Además, hay que enfrentarse al hecho de que los cursos en algunos campos realmente parecen hacer que los estudiantes sean menos productivos a los ojos de muchos posibles empleadores. Es difícil ver beneficios externos en lugar de costes externos para otros en tales campos. Unos beneficios externos considerables para los demás también requerirían, como mínimo, que las escuelas enseñaran con éxito verdades y habilidades valiosas y que los estudiantes retuvieran esa sabiduría después de graduarse, pero ambas condiciones no se cumplen con frecuencia.

Puede haber algunos beneficios sociales, aunque sean difíciles de articular y medir, que podrían justificar los subsidios públicas a la enseñanza superior. Pero la mayoría de los ejemplos plausibles se dan en niveles educativos inferiores, no en la universidad (por ejemplo, aprender el abecedario y las tablas de multiplicar básicas en la escuela primaria), con pocos o ningún beneficio añadido de los subsidios a la enseñanza superior.

E incluso si hay algunos beneficios para los demás de una mayor educación, esos beneficios para los demás tendrían que ser mayores que los costes impuestos a los demás para financiar los subsidios, una comparación que pocos proponentes consideran seriamente. Con los subsidios actuales ya muy elevados, antes de cualquier consideración de condonación de préstamos, los costes son a menudo mucho mayores que los beneficios. Y dada nuestra presión fiscal y la enorme presión fiscal futura que implica la reciente explosión de la deuda pública (que ahora también tendrá que financiarse a tipos de interés mucho más altos), los argumentos para dejar el dinero en manos de los ciudadanos, donde siempre podrían invertir en educación añadida si creyeran que es el uso más valioso de sus fondos, se hacen aún más fuertes.

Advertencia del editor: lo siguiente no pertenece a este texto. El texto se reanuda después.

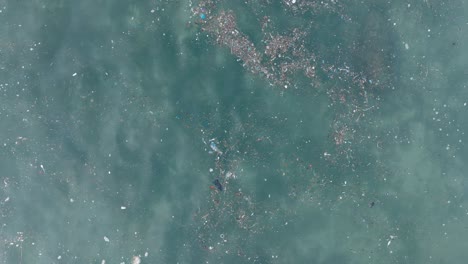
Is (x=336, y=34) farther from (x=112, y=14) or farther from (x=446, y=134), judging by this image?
(x=112, y=14)

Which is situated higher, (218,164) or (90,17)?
(90,17)

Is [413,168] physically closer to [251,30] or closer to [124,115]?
[251,30]

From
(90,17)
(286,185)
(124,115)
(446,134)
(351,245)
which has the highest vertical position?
(90,17)

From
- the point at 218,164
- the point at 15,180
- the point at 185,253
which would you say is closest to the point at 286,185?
the point at 218,164

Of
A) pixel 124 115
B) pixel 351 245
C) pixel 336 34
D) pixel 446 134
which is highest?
pixel 336 34

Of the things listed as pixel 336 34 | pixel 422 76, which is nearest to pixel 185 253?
pixel 336 34

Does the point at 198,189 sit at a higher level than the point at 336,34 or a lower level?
lower
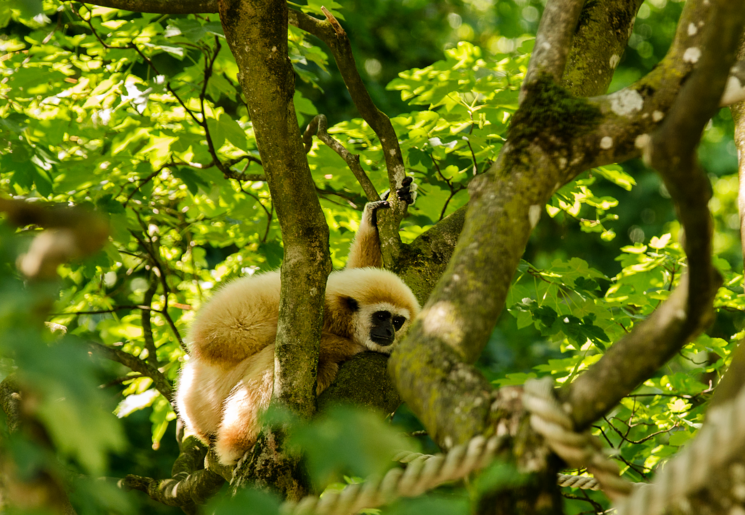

Los argumentos contra el plan de condonación de préstamos estudiantiles del Presidente Biden son abundantes y contundentes.

El considerable número de argumentos de queso suizo esgrimidos durante mucho tiempo en defensa de los subsidios a la enseñanza superior también dejan al descubierto lo que sólo es sensato como un esfuerzo por comprar millones de votos de lo que se ha convertido en un importante grupo de interés Demócrata.

Pero esos mismos argumentos también deberían enfrentarse a los enormes subsidios a la educación superior que se mantendrían incluso en ausencia de condonación de préstamos. Eso también nos llevaría de vuelta a la Constitución. Nuestra supuesta «ley suprema del país» no sólo no otorga al Presidente un poder ejecutivo unilateral para cancelar las deudas de los préstamos, sino que en ninguna parte enumera la educación como una función legítima del gobierno federal. Necesitamos menos participación gubernamental en ambas dimensiones, no más en ninguna.